Scientists in the US have used engineered T-cells to attack tumours. 

The researchers say their new technique can arrest tumor growth for a variety of cancers and squash the spread of cancer to other tissues. 

“I think the beauty of what we've been involved in is that it expands the scope of immunotherapy,” says research leader Dr Paul Fisher from the Virginia Commonwealth University.

“Our approach is less dependent on cancer cells expressing something specific to target.”

Previous studies have led to the creation of the now commercially-available chimeric antigen receptor T (CAR-T) cell therapy, which is designed to destroy cancer cells expressing specific surface molecules.

But CAR-T has made limited progress on solid tumors, such as prostate cancer or melanoma, because the cells that make up those tumors are not all the same, which blocks the engineered T-cells from recognising and attacking.

Dr Fisher discovered a protein called IL-24 that attacks a variety of cancers in several different ways.

In the latest study, his team was able to deliver the gene coding for IL-24, which is called MDA-7, to solid tumors using T-cells.

Engineering T cells to produce MDA-7/IL-24 allows killing of cancer cells regardless of their expression of target molecules. 

At the sub-cellular level, MDA-7/IL-24 binds to receptors on the surface of cells and instructs them to make and release more copies of the MDA-7/IL-24 protein. If the cell is normal, the protein is simply secreted and no damage occurs. 

However, if the cell is cancerous, MDA-7/IL-24 causes oxidative stress damage and ultimately cell death, not only within the primary tumor but also among its distant metastases - the cause of death in 90 per cent of patients.

As a result of this process, the immune system generates memory T-cells that can theoretically kill the tumour if it ever comes back. 

At the whole tumor level, IL-24 also blocks blood vessel formation, starving tumors of the nutrients needed to sustain their unchecked growth.
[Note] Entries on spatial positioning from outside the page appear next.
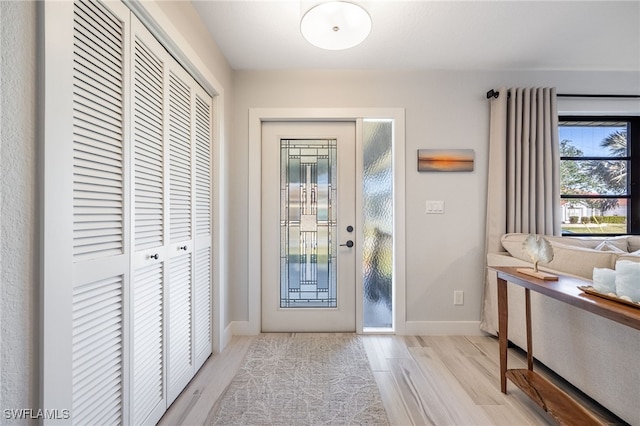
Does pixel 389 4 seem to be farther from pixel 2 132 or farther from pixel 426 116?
pixel 2 132

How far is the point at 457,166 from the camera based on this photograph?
2.54m

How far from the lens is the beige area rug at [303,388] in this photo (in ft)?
4.94

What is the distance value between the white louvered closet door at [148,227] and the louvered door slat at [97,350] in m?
0.09

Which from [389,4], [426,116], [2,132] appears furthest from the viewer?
[426,116]

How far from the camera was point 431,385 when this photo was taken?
1.79 meters

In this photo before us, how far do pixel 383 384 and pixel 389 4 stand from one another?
2.49 m

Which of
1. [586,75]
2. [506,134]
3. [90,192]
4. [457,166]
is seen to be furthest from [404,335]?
[586,75]

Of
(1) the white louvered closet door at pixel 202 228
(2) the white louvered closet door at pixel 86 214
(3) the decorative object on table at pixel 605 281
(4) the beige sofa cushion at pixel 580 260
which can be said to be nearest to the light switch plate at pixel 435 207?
(4) the beige sofa cushion at pixel 580 260

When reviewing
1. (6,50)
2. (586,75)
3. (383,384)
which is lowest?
(383,384)

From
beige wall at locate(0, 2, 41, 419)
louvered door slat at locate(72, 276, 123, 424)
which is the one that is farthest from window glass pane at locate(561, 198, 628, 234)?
beige wall at locate(0, 2, 41, 419)

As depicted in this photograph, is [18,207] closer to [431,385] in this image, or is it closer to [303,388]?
[303,388]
In mice with prostate cancer, melanoma or other cancer metastases, MDA-7/IL-24-expressing T cells slowed or stopped cancer progression better than unmodified T cells.

The researchers also discovered that arming T cells with MDA-7/IL-24 allowed them to survive better and multiply in the tumor microenvironment - the space right around the cancerous mass.

In the clinic, this approach would involve extracting the patient's own T-cells from tumor samples, genetically engineering them to express MDA-7/IL-24, growing millions of copies of the cells in the lab and finally transplanting them back into the patient. 

The experts say the procedure could be carried out in a way that is generally safe and minimally invasive.

Clinical trials using different methods of delivering IL-24 are already underway for several cancers.

The researchers say they are working to optimise their technology for the treatment of solid tumors and cancer metastases, in anticipation of future human trials.